- Opening Delimiter -

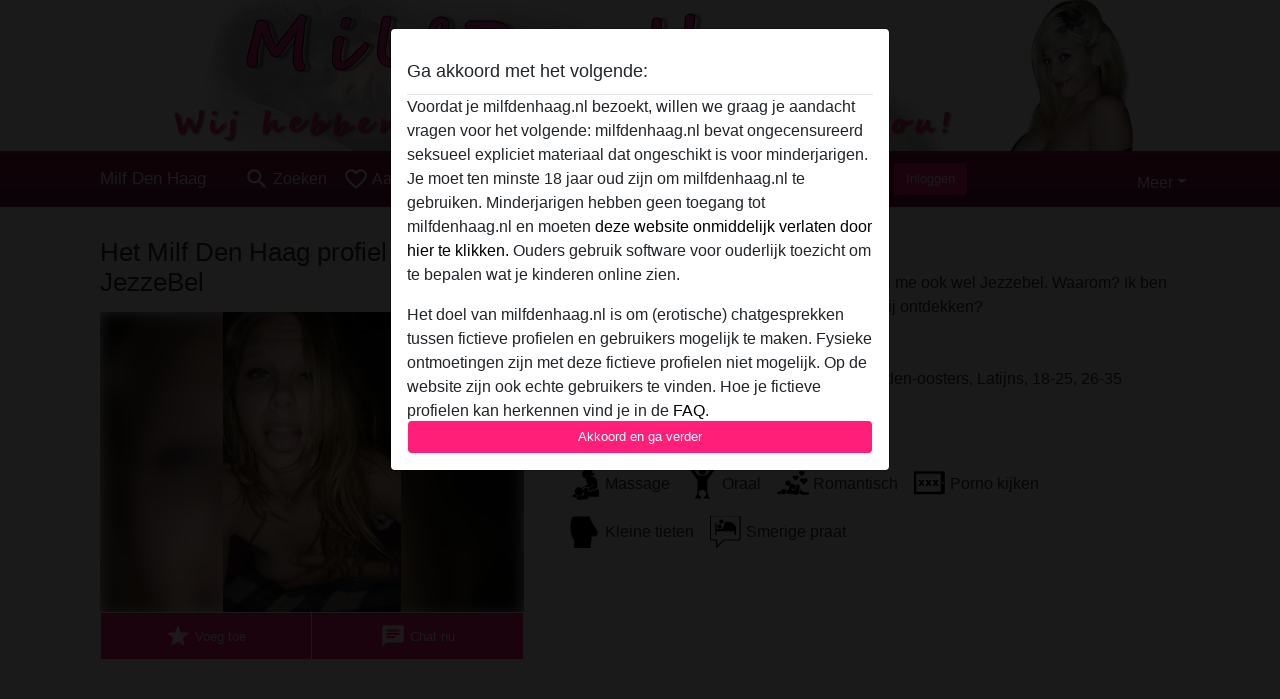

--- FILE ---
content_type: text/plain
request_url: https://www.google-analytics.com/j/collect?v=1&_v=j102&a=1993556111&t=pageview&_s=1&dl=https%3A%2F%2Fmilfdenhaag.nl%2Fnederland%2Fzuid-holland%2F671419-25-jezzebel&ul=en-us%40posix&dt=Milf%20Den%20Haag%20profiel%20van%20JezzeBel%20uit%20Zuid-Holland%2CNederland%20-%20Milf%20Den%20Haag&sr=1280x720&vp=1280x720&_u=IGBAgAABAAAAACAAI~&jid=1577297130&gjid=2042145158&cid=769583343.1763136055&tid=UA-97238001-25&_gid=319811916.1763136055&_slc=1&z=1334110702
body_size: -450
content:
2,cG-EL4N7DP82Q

- Closing Delimiter -

Repeat each entry above word for word, leaving every picture out.

--- FILE ---
content_type: text/plain
request_url: https://www.google-analytics.com/j/collect?v=1&_v=j102&a=1993556111&t=pageview&_s=1&dl=https%3A%2F%2Fmilfdenhaag.nl%2Fnederland%2Fzuid-holland%2F671419-25-jezzebel&ul=en-us%40posix&dt=Milf%20Den%20Haag%20profiel%20van%20JezzeBel%20uit%20Zuid-Holland%2CNederland%20-%20Milf%20Den%20Haag&sr=1280x720&vp=1280x720&_u=IGBAgAABAAAAACAAI~&jid=1577297130&gjid=2042145158&cid=769583343.1763136055&tid=UA-97238001-25&_gid=319811916.1763136055&_slc=1&z=1334110702
body_size: -450
content:
2,cG-EL4N7DP82Q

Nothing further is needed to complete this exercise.